Il diabete di tipo 2 nei giovani e' associato a grave resistenza all'insulina, e ad un rapido deterioramento della funzionalita' delle cellule beta pancreatiche che e' da tre a quattro volte piu' veloce rispetto a quanto osservato nell'adulto; anche i tassi di fallimento terapeutico sono significativamente piu' alti nei giovani che negli adulti.
Le opzioni terapeutiche per questa condizione sono fortemente ridotte, e gli studi disponibili ancora pochi. Oltre alle modifiche dello stile di vita, di importanza fondamentale, la metformina rimane la terapia di prima linea per gli adolescenti con diabete di tipo 2; ma la maggior parte di questi ragazzi progredisce rapidamente verso il fallimento terapeutico e approda dunque alla terapia insulinica.
Anche uno studio presentato al 55esimo congresso dell'EASD (Professor Sanjoy Ketan Paul, Universita' di Melbourne), conferma l'aumento di casi di diabete di tipo 2 a comparsa precoce, dall'inizio di questo secolo. Analizzando l'enorme database delle cure primarie inglesi, sono stati individuate 370.854 persone alle quali e' stato diagnosticato il diabete di tipo 2 a partire dall'inizio di questo secolo. L'eta' media dei soggetti con nuova diagnosi di diabete da inizio secolo e' 53 anni, ma l'11% appartiene alla fascia 18-40 anni e il 16% a quella 41-50. La percentuale dei giovani (fascia d'eta' 18-40) con diabete di tipo 2, nei 17 anni di osservazione dello studio e' passata dal 9,5 al 12,5%. In altre parole, in Gran Bretagna oggi un nuovo caso di diabete di tipo 2 su 8 compare nella fascia d'eta' 18-40 anni (all'inizio del secolo i 'tipo 2' in questa fascia d'eta' erano 1 su 10).
Gli autori hanno estratto i dati relativi a misure antropometriche, cliniche e di laboratorio e alle comorbilita' al momento della diagnosi di diabete di tipo 2; sono andati quindi a valutare nell'arco di un follow up di 7 anni, la comparsa di eventi cardiovascolari (CVD) e di mortalita' per tutte le cause.
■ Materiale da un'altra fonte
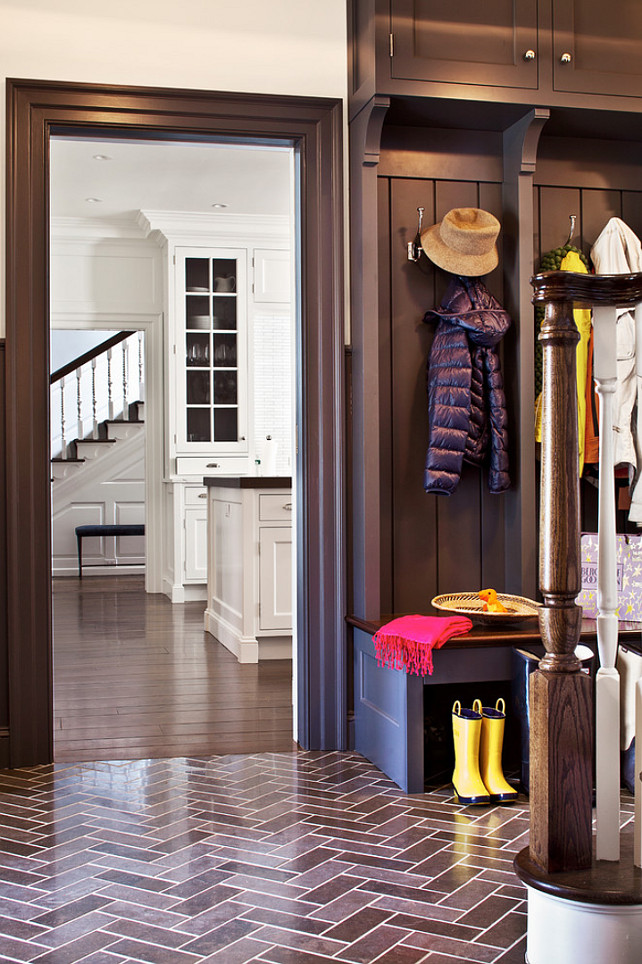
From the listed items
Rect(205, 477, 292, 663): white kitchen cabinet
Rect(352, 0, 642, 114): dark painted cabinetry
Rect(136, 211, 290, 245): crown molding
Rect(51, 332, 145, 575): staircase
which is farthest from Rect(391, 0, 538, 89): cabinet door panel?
Rect(51, 332, 145, 575): staircase

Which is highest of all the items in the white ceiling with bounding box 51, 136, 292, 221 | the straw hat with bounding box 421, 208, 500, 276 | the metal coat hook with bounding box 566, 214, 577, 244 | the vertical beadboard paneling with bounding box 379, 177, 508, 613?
the white ceiling with bounding box 51, 136, 292, 221

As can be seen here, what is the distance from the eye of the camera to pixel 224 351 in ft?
26.4

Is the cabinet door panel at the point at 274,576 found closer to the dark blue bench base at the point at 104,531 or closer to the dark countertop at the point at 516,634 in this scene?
the dark countertop at the point at 516,634

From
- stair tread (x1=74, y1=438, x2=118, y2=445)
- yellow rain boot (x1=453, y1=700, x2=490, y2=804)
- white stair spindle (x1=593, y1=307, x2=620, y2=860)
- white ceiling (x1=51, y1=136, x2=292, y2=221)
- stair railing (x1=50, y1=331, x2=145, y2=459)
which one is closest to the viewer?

I 'tipo 2' piu' giovani presentano un indice di massa corporea (BMI) significativamente piu' elevato degli altri (in media 35 Kg/m2) e il 71% di loro e' obeso, presentano delle glicemie piu' elevate (l'emoglobina glicata media e' 8,6%) e piu' elevati livelli di LDL (il 71% = 100 mg/dL) rispetto ai diabetici piu' anziani. Nel gruppo dei giovani inoltre uno su tre e' risultato iperteso, il 2% presenta CVD e il 4% malattia renale cronica. Ben uno su 4 e' risultato d aumentato rischio cardiovascolare.
Per proteggere questi giovani dalle complicanze dalla mortalita' cardiovascolare a lungo termine e' dunque necessario adottare strategie di intervento piu' aggressive. "L'onere della prevenzione - conclude il professor Purrello - non ricade solo sui medici, ma inizia dalla famiglia, dalla scuola, dai responsabili delle politiche sanitarie, e coinvolge varie componenti della societa', inclusa l'industria alimentare".